Archive

Monthly Archives: December 2015

Go deeper into BDR and patched-PostgreSQL 9.4.5, eventually I find out the root cause. When new record INSERT-ed, BDR replicates it to other nodes. After simple_heap_insert, BDR calls UserTableUpdateOpenIndexes. For index on epression written in SQL, BDR code routes to GetActiveSnapshot() which fires Segmentation fault because ActiveSnapShot is invalid.

Snapshot
GetActiveSnapshot(void)
{
...
return ActiveSnapshot->as_snap;//invalid ActiveSnapshot fires Segmentation fault
}

Goes to bdr_apply.c in BDR package, I found out that ActiveSnapshot is set and cleared with PushActiveSnapshot and PopActiveSnapshot calls respectively in process_remote_update and process_remote_delete functions but not in process_remote_insert.

Then, I apply the function pair in process_remote_insert at the point before and after UserTableUpdateOpenIndexes calls :

...
PushActiveSnapshot(GetTransactionSnapshot());
if (conflict)
{

...
if (apply_update)
{

...
UserTableUpdateOpenIndexes(estate, newslot);
...

}

}
else
{

simple_heap_insert(rel->rel, newslot->tts_tuple);
UserTableUpdateOpenIndexes(estate, newslot);
...

}
PopActiveSnapshot();
...

Rebuild and reinstall the BDR package. Now no more replication crashes caused by updating index on expression written in SQL language. Case closed.

Advertisements

What a sleepless night investigating why BDR crashes when updating index on expression with Segmentation Fault error.

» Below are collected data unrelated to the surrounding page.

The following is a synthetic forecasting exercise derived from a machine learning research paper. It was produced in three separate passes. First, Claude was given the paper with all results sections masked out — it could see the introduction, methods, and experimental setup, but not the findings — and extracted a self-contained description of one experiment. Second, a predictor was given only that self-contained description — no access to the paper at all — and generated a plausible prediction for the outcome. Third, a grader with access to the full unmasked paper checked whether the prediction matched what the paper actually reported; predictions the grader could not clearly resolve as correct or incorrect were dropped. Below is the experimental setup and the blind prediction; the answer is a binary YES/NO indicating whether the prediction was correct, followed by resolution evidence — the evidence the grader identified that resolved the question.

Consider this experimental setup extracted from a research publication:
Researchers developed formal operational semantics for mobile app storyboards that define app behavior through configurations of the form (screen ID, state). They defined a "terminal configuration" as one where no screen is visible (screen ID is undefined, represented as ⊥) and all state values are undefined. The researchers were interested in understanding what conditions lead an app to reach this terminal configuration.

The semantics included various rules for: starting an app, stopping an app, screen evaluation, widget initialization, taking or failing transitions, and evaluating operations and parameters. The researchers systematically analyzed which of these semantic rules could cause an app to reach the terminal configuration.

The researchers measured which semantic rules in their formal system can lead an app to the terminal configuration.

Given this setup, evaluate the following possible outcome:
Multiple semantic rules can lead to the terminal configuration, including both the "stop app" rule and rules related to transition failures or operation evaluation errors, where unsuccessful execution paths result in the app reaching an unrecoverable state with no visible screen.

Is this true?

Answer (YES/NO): NO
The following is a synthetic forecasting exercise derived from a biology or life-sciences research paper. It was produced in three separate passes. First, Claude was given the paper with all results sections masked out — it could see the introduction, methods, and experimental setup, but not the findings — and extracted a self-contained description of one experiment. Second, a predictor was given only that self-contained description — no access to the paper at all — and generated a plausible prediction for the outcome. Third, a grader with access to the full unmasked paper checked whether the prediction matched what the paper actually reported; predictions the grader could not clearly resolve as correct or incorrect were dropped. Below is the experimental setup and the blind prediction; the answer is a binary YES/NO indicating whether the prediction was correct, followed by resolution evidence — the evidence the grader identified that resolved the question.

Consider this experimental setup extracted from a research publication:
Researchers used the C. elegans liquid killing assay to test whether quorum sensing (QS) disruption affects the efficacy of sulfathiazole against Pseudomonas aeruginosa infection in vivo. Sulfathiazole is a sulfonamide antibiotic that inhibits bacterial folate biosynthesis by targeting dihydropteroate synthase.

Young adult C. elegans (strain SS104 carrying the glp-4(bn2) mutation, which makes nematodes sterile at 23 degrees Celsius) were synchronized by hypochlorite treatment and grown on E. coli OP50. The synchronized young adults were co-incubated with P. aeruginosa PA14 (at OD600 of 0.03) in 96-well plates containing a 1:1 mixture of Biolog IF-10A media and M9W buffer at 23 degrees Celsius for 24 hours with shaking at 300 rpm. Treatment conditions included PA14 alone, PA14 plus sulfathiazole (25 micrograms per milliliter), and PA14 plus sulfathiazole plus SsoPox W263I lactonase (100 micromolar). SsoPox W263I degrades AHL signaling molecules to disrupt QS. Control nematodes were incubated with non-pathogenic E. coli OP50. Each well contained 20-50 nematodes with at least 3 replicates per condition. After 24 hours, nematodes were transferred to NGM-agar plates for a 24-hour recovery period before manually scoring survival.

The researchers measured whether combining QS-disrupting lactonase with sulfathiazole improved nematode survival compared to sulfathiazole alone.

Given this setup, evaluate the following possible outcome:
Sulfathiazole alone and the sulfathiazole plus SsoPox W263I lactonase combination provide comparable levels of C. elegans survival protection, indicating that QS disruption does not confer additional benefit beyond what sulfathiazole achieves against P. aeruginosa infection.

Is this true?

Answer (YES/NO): NO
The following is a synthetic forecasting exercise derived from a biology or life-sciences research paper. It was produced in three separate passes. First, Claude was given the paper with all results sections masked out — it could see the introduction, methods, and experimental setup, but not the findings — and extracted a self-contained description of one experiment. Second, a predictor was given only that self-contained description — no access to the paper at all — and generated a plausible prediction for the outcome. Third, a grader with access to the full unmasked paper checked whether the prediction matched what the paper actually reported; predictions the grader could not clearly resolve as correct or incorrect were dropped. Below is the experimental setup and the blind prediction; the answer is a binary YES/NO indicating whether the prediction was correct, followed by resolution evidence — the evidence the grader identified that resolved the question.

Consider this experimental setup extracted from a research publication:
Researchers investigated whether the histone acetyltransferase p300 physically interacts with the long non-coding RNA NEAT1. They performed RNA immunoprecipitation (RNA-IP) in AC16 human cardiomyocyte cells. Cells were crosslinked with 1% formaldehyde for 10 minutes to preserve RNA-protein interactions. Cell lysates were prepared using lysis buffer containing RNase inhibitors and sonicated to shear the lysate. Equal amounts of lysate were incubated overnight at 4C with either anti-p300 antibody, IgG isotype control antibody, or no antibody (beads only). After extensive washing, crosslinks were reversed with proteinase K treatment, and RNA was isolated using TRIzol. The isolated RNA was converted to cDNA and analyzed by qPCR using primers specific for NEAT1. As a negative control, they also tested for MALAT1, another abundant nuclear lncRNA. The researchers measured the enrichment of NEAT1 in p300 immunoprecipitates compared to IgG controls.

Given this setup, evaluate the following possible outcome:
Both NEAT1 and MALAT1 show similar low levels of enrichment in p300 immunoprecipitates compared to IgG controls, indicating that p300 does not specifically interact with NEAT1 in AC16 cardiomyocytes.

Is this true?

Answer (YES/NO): NO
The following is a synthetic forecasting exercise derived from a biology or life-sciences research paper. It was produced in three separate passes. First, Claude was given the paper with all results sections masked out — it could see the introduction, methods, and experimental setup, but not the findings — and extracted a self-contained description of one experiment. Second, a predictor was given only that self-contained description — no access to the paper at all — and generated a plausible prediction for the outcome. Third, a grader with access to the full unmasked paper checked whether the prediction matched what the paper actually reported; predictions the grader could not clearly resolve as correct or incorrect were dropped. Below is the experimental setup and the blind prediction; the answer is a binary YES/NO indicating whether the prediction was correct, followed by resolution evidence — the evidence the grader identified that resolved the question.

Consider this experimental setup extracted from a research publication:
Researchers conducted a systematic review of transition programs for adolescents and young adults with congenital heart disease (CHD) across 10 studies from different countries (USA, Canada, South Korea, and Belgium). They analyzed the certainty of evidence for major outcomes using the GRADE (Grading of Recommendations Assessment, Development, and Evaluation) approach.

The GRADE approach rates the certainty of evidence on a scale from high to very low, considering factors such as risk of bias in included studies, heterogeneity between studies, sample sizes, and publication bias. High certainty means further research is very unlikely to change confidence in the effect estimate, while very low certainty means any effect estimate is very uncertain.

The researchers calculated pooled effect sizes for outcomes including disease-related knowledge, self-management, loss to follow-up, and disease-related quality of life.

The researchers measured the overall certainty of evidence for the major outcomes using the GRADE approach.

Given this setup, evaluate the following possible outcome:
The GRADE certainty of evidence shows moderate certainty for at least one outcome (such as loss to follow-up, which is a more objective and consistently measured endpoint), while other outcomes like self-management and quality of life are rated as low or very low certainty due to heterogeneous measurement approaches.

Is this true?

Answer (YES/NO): NO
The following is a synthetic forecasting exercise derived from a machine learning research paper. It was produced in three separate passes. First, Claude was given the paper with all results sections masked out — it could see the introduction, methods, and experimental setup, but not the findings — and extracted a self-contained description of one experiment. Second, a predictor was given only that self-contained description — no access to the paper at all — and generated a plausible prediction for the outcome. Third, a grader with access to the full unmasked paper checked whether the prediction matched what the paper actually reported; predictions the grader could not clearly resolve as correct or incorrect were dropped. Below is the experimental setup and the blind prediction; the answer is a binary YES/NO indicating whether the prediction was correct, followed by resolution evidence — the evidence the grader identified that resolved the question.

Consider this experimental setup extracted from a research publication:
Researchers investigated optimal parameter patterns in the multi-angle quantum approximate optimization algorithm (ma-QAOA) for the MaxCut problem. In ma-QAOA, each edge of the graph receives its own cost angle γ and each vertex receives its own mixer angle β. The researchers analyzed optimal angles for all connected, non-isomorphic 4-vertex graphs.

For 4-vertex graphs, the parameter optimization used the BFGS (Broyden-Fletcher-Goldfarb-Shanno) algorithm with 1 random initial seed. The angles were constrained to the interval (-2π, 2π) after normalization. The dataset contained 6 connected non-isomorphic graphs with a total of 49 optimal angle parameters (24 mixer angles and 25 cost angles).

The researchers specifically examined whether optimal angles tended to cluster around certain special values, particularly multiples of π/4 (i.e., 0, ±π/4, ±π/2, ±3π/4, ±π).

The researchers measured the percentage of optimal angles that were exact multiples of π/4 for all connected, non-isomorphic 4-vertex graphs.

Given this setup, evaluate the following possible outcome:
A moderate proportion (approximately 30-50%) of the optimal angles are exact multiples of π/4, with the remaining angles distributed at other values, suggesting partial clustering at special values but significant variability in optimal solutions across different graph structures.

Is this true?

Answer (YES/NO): NO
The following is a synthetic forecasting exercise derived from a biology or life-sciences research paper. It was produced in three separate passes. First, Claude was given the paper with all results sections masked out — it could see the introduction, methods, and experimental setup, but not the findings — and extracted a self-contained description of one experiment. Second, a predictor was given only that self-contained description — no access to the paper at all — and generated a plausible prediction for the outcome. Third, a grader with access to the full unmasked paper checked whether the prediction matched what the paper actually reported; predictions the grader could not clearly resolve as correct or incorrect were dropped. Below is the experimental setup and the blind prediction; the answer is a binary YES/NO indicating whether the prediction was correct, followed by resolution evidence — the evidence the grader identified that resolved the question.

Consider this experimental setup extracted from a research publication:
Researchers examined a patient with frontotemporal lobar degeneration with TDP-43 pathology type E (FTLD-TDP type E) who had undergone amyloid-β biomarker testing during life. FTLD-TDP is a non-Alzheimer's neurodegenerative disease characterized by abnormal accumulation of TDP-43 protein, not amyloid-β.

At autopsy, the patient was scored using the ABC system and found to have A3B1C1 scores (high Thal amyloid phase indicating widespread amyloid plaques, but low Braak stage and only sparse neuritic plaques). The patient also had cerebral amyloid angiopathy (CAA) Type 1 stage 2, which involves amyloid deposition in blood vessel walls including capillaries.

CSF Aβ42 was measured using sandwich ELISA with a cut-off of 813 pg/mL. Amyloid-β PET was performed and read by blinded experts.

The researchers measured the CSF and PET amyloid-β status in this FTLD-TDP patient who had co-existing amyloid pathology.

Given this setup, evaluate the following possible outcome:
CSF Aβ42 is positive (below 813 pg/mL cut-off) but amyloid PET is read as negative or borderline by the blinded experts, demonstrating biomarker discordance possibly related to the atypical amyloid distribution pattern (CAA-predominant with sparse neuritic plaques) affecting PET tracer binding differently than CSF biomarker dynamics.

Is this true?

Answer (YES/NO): NO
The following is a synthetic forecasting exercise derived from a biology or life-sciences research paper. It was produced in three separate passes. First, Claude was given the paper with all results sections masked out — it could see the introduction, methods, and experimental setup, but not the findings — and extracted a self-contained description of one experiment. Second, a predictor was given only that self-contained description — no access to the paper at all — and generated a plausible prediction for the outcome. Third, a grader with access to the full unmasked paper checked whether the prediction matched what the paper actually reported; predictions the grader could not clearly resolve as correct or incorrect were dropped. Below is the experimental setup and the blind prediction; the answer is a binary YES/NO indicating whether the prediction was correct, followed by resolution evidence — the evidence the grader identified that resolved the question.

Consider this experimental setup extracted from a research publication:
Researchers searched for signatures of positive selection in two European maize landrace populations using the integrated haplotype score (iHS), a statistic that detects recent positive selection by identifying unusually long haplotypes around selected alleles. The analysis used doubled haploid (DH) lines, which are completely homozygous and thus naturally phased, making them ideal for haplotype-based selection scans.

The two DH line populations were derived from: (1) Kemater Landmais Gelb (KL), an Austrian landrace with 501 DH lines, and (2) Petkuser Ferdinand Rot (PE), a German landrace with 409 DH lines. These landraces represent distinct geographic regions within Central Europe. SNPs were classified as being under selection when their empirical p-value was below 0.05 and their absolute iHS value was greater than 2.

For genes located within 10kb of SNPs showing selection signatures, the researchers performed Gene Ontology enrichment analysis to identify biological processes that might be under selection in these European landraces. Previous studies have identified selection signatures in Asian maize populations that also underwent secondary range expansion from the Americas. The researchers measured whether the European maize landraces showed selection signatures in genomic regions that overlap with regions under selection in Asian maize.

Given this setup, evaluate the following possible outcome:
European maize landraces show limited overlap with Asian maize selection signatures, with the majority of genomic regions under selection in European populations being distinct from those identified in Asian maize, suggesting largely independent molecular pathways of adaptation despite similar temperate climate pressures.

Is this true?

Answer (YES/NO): NO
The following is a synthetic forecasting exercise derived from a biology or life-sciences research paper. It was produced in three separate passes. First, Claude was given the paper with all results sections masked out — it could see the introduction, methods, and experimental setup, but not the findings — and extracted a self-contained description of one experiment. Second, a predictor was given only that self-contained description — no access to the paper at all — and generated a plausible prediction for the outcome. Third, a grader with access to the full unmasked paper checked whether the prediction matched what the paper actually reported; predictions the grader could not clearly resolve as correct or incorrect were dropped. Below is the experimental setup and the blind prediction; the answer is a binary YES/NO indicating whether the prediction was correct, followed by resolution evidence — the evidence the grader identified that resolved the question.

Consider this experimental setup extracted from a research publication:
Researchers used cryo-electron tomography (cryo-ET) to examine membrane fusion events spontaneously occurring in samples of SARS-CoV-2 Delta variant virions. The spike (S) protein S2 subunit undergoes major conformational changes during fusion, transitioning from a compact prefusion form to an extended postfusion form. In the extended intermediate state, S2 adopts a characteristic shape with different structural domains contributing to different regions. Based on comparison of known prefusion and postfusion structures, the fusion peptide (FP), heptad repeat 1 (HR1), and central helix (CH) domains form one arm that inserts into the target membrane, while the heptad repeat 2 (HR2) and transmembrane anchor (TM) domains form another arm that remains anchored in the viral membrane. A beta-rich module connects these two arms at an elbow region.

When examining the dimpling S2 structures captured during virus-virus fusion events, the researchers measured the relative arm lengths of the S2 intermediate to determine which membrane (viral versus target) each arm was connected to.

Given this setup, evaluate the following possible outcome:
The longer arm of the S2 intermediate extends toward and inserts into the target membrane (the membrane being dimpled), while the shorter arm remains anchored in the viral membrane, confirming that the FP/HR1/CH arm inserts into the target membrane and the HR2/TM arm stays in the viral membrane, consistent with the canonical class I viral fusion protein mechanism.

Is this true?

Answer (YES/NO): YES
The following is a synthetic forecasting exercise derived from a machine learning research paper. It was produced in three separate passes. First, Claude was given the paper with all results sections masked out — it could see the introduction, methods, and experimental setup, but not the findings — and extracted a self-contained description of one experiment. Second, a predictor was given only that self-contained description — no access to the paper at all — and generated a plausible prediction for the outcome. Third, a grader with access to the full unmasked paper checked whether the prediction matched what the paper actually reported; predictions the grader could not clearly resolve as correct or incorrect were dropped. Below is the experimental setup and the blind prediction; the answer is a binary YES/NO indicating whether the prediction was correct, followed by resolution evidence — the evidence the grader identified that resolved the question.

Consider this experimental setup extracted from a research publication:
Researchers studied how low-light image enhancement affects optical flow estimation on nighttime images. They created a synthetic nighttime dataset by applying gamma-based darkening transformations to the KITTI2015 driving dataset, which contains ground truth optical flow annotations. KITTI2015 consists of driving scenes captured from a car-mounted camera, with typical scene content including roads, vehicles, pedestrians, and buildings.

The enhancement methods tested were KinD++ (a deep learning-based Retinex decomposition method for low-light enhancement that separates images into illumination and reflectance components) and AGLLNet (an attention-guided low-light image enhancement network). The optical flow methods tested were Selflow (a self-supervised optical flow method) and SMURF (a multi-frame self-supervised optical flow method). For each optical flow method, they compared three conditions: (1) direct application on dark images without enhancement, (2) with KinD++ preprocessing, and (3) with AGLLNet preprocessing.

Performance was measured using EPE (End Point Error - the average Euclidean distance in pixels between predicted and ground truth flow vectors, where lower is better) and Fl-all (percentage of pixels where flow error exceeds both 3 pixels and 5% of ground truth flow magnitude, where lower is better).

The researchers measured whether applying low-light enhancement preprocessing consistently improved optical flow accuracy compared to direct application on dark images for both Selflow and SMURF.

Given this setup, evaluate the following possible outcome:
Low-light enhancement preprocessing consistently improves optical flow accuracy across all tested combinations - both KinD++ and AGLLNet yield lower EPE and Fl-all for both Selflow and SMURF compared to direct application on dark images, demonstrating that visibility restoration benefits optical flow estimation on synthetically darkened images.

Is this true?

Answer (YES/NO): YES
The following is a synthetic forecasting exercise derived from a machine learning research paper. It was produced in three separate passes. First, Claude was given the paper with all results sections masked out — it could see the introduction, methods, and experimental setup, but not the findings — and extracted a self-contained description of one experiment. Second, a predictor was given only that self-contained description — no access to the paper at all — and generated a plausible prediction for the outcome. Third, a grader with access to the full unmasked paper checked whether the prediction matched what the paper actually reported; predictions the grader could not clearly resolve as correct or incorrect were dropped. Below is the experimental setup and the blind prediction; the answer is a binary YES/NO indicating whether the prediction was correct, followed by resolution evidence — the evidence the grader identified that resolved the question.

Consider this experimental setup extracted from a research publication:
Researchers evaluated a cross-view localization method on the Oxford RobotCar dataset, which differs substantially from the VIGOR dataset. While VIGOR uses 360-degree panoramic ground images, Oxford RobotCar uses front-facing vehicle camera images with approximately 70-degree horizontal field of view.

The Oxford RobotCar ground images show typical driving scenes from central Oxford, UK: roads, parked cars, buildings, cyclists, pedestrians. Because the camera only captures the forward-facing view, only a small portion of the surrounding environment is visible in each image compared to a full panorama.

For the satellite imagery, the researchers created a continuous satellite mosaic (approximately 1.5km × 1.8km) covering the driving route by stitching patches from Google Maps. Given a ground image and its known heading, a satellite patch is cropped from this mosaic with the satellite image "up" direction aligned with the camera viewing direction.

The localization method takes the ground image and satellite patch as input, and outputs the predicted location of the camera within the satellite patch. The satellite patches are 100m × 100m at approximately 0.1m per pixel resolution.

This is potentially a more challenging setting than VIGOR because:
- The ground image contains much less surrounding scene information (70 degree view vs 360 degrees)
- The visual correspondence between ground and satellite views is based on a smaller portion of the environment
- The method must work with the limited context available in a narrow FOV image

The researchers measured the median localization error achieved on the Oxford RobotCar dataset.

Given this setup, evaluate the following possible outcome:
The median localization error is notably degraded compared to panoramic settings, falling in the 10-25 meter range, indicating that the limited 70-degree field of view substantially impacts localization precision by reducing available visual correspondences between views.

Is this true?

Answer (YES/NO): NO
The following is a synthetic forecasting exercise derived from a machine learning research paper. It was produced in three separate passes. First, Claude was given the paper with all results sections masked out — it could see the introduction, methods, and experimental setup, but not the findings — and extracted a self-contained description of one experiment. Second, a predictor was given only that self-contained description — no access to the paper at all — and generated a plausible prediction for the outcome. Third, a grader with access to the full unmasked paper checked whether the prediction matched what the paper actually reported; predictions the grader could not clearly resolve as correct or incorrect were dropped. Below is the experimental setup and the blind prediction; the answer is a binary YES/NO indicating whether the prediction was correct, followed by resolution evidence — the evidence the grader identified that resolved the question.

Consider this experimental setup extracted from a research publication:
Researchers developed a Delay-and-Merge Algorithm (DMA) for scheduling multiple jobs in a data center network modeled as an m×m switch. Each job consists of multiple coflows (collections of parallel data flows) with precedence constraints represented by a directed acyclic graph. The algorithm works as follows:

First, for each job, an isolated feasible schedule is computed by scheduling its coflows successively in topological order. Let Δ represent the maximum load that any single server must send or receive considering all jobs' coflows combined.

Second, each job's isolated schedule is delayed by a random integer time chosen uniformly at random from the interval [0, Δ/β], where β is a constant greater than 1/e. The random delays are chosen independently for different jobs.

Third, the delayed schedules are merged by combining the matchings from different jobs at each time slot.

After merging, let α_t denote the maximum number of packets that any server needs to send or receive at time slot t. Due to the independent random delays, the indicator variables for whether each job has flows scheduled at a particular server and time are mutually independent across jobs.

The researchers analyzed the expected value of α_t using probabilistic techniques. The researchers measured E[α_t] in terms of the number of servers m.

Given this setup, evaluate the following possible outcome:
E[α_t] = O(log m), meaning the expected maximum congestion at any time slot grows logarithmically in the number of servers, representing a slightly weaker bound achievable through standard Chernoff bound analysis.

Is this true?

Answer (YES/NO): NO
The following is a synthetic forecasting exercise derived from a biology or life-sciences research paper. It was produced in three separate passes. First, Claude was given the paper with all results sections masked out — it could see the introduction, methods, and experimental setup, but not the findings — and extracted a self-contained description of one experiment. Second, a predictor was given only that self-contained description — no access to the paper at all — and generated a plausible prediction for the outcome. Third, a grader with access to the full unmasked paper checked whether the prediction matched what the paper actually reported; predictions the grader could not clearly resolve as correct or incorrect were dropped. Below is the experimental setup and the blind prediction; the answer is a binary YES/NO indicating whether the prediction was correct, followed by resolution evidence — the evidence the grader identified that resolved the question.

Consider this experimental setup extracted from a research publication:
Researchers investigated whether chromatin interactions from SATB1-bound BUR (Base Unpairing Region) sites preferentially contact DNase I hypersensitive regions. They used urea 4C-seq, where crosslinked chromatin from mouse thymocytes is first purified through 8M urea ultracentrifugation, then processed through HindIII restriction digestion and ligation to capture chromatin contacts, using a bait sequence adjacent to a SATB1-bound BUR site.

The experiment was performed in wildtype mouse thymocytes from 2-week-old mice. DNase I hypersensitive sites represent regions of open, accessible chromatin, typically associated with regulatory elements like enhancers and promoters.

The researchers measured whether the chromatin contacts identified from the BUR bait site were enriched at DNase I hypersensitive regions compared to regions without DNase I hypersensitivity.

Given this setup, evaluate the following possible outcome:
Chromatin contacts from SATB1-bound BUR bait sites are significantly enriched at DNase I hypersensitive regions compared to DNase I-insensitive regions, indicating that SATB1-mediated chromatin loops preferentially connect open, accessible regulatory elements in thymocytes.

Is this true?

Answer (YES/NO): YES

I agree with akretschmer‘s comment on my previous post that replacing functional index with column index is not considered as a solution. So I take a closer look at function associated with the problematic expression index:

The function is defined in SQL language:

CREATE OR REPLACE FUNCTION mybdr.funcidx(a smallint, b integer, c smallint, d text)
RETURNS text AS
$BODY$
SELECT ($1+1)::text || '.' || '5' || (CASE WHEN $3=2::smallint THEN '1' ELSE '' END) || '.' || LPAD($2::text, 6, '0') || '/' || $4;
$BODY$
LANGUAGE sql IMMUTABLE STRICT;

Then I find out that by converting it to PLPGSQL language, no more BDR crashes:

CREATE OR REPLACE FUNCTION mybdr.funcidx(a smallint, b integer, c smallint, d text)
RETURNS text AS
$BODY$
BEGIN
RETURN (a+1)::text || '.' || '5' || (CASE WHEN c=2::smallint THEN '1' ELSE '' END) || '.' || LPAD(b::text, 6, '0') || '/' || d;
END;
$BODY$
LANGUAGE plpgsql IMMUTABLE STRICT;

Need a deep investigation on that.

Giving BDR version 0.9.3 and patched-PostgreSQL 9.4.5 replication a shot. All runs smooth until I add an index expression to a replicated table then insert a record into. BDR crashes with error message:

LOG: worker process: bdr (6229655055721591121,1,16386,)->bdr (6229655055721591121,1, (PID 750) was terminated by signal 11: Segmentation fault
DETAIL: Failed process was running: bdr_apply: BEGIN origin(source, orig_lsn, timestamp): 0/9D50AD0, 2015-12-27 10:13:29.916096+07

Followed by series of:
FATAL: mismatch in worker state, got 0, expected 1

Dig into BDR C codes, I found out that the error is emitted from a point in bdr_apply.c:

function: process_remote_insert
simple_heap_insert(rel->rel, newslot->tts_tuple); --ok
UserTableUpdateOpenIndexes(estate, newslot); --failed

Go deeper into BDR-patched-PostgreSQL’s index.c, it is clear that BDR only crashes when updating index on expression (no problem with column index).

function: FormIndexDatum
iDatum = slot_getattr(slot, keycol, &isNull); --ok

but
iDatum = ExecEvalExprSwitchContext((ExprState *) lfirst(indexpr_item), GetPerTupleExprContext(estate),&isNull,NULL); --failed

Simple solution is removing the index expression and promote field (or new field) for regular column index instead.